He might have been speaking to his wife.

‘Jane. Jane, I have left Clarissa—Mrs Niven—with the others. In Henley. She felt she might be of better—service—there. Of course Emma—Miss Hobday—will
drive to be with them. If she is able to. There was the question of whether they might all drive to her—to Bollingford. She is in Bollingford. Did I explain that? Or whether they might all
drive to be at the Hobdays’. There is the question, Jane, of where everyone—ought to be. But I thought I should be here, Jane. I thought I should be here to . . .’

‘Yes, Mr Niven?’

‘To go to Upleigh.’

‘Upleigh?’

‘Yes. I stopped here first to use the telephone. I have just done so. I was just leaving. I have spoken to Clar—to Mrs Niven. They are still at Henley. But they have decided to meet
Miss Hobday—at the Hobdays’. That is the decision. I think that is the best plan. Miss Hobday must come first. Mr and Mrs Sheringham do not wish to return yet to Upleigh. Not yet. You
can understand. I shall drive to the Hobdays’ myself later. I am glad—I mean I am sorry—to be able to explain all this to you. But, Jane, you are back early—?’

‘I thought, sir—it doesn’t matter now—I might just come back here and read my book for a bit.’

‘Your book?’

‘Yes.’

‘Well, if you— I mustn’t—’

‘It doesn’t matter, Mr Niven. My book doesn’t matter.’

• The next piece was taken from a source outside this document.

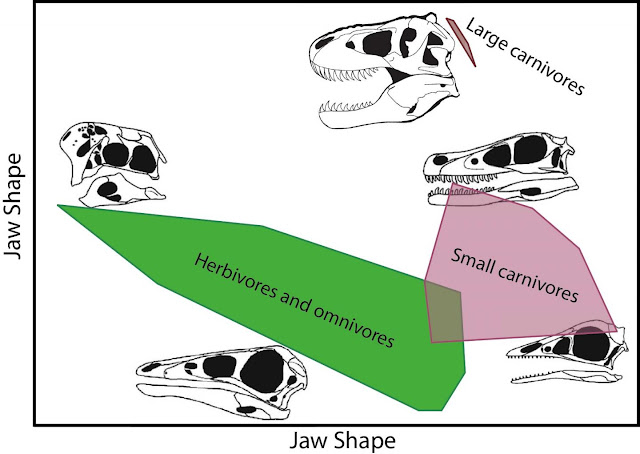 Discriminating diets of meat-eating dinosaurs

‘Someone must inform the staff at Upleigh, you see. Mr Sheringham has told me that your—opposite number—is called Ethel. And the cook is called Iris.’

‘But—’

‘Yes, I know, they have gone to their families. Like Milly. But they must be made aware as soon as possible of the—circumstances. Mr and Mrs Sheringham told me—oh good
God—that Paul drove them both to the station this morning, but they will return separately. This—Ethel—most likely first. So I must go to Upleigh, you see, to await her. To inform
her.’

‘Not the station, sir?’

Had she gone pale twice?

‘That might not be the best place for such a purpose. In any case—how can I put this, Jane?’

‘Put what, sir?’

‘I feel that someone must—ascertain the situation at Upleigh in any case. I mean the situation as Mister Paul would have left it.’

‘But—’

‘Yes, of course, he would simply have left the house. Good God, he was going to be brushing up on his law apparently. Yes, he would simply have left the house. There is no situation. But I
feel—someone should check the situation. To prepare the Sheringhams. I mean, to reassure them. They are not ready to return there yet. They feel they should be with Miss Hobday. But you can
imagine, Jane, you can imagine. The state of their— I offered to do what I have just told you. To make sure of things at Upleigh. They said that when he—when Mister Paul—left, and
as the house would have been empty, he would have left a key, under a piece of stone—a stone pineapple, they said. Mrs Sheringham said it was a stone pineapple. By the front porch.
So—’

‘So—?’

‘I must drive to Upleigh. To wait for this Ethel. And to ascertain—’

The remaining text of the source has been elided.